Wednesday, July 05, 2006

REBECCA - a classic Hitchcock thriller

As part of its programme of rescuing old, withering prints, the British Film Institute has restored and re-issued the classic Hitchcock movie, REBECCA. Based on the best-selling novel by Daphne du Maurier, the movie is a dark psychological thriller, despite its veneer of Cinderella-ish charm. A pathetic young paid-companion is on holiday in Monte Carlo with a snobbish fat American. She meets a charming English aristocrat called Maxim de Winter, who proposes to her and takes her back to his country house, Manderlay, in Cornwall. There, she finds she is unsuited to the duties of lady of the manor and is paranoid that she is constantly being compared to Maxim’s first wife, Rebecca, and being found wanting. The housekeeper, Mrs. Danvers, and Rebecca’s sleazy cousin, Jack Favell, play on this insecurity. Indeed, Favell goes further, accusing Maxim of murdering Rebecca, leading to a court case.

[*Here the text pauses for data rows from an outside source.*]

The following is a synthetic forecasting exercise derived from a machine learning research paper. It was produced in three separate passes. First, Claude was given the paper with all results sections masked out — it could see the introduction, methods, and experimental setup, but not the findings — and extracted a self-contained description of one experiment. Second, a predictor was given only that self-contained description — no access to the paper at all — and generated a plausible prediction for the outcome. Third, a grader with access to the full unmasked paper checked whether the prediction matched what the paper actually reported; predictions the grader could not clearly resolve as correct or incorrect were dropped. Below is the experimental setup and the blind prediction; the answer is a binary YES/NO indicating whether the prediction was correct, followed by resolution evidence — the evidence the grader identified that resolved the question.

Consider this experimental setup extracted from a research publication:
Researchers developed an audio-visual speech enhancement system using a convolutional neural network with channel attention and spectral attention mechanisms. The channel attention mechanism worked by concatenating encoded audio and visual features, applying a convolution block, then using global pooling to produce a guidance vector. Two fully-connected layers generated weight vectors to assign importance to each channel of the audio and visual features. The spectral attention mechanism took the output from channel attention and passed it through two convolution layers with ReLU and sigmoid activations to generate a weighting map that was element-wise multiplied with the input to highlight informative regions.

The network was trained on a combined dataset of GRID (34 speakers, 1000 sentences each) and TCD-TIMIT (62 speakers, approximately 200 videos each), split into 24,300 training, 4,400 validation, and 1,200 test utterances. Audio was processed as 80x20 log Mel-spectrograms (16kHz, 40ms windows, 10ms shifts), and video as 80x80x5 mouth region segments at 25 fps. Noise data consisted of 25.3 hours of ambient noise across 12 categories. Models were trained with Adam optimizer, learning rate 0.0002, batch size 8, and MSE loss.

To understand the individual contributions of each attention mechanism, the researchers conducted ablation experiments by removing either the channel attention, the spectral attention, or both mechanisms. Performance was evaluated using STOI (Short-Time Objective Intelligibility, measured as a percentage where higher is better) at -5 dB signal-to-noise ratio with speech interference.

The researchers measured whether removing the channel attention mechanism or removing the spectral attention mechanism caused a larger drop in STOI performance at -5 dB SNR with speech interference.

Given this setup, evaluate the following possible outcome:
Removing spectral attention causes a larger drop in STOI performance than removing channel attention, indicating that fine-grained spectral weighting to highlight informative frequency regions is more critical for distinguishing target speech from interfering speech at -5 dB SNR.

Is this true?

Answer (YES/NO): YES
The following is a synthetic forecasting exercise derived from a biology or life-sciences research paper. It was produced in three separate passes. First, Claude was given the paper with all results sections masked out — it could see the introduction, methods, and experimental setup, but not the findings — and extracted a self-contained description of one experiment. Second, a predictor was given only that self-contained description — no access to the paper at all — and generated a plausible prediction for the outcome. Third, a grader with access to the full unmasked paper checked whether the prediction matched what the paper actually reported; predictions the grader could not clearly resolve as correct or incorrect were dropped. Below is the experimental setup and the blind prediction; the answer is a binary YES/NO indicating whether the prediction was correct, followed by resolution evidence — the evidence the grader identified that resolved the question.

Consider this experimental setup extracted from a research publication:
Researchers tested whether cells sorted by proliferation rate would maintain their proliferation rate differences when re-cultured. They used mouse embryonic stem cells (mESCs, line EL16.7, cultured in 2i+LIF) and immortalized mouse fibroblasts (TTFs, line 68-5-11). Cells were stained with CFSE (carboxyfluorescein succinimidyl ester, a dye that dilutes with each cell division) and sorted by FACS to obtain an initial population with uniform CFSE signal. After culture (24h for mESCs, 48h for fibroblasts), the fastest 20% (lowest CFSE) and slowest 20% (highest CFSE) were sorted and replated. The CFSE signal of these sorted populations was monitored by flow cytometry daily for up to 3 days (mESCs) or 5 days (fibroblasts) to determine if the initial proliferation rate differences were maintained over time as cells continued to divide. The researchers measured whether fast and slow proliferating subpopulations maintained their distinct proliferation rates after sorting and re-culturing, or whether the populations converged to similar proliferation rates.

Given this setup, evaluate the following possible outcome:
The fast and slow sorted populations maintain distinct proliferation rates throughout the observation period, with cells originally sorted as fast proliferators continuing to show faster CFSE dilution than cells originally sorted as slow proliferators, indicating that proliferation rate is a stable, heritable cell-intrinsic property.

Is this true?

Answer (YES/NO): NO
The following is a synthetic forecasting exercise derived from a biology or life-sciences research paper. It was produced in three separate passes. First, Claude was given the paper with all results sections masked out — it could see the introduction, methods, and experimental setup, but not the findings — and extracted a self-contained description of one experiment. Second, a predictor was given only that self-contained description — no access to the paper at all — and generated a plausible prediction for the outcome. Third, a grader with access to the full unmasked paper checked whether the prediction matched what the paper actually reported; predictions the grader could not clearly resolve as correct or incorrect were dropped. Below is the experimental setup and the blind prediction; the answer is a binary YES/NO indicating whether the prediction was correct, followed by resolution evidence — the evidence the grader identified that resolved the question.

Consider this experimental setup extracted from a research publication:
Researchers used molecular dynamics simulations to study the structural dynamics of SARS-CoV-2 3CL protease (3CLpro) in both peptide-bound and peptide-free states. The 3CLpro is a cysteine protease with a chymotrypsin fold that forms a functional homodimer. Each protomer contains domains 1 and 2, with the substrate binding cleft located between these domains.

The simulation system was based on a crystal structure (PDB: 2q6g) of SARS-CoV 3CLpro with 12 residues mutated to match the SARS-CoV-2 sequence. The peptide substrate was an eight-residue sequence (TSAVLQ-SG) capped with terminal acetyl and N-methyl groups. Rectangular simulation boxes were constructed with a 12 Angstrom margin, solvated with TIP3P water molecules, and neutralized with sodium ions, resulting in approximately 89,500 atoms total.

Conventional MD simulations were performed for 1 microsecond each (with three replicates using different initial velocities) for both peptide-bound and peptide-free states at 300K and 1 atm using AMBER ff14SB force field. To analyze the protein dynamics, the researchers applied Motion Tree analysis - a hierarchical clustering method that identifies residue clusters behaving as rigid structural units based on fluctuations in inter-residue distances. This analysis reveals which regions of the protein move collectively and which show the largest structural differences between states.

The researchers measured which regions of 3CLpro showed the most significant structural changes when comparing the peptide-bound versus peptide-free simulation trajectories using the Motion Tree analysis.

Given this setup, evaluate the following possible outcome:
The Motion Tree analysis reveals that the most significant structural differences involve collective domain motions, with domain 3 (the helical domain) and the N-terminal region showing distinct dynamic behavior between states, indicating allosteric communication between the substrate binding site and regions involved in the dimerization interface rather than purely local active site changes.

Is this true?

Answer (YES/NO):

What works in the transition from book to screen is almost entirely down to Hitchcock. Few know better how to combine cinematography, editing and score to create an atmosphere of brooding tension, paranoia and, finally, evil. However, the movie is also notable for its superlative casting. Joan Fontaine is wonderfully insipid as the unnamed – I hesitate to say “heroine” – of the film. Laurence Olivier is suitably dashing although perhaps not quite dark enough. Judith Anderson gives an iconic performance, in no part thanks to an iconic costume design, as Mrs Danvers. And George Sanders pulls off the fine balance between dandy and threat in his portrayal of Favell. If there is any fault to be found in the film, it is in the two changes in plot from novel to screen. Both serve to increase the gushing-romance-quota. In the novel one feels sympathy for the second Mrs de Winter but never empathy. By contrast, I imagine that a large part of the movie’s success is exactly that women want to empathise with her: they want to become the pillar of support for the dashing Laurence Olivier character. This is a great shame and serves to remind us that Hollywood was imposing formulae on dark material well before plastic teen-horror was invented. However, for all of the studio’s tampering this remains a gripping and superbly executed movie. It is well worth viewing on the big screen.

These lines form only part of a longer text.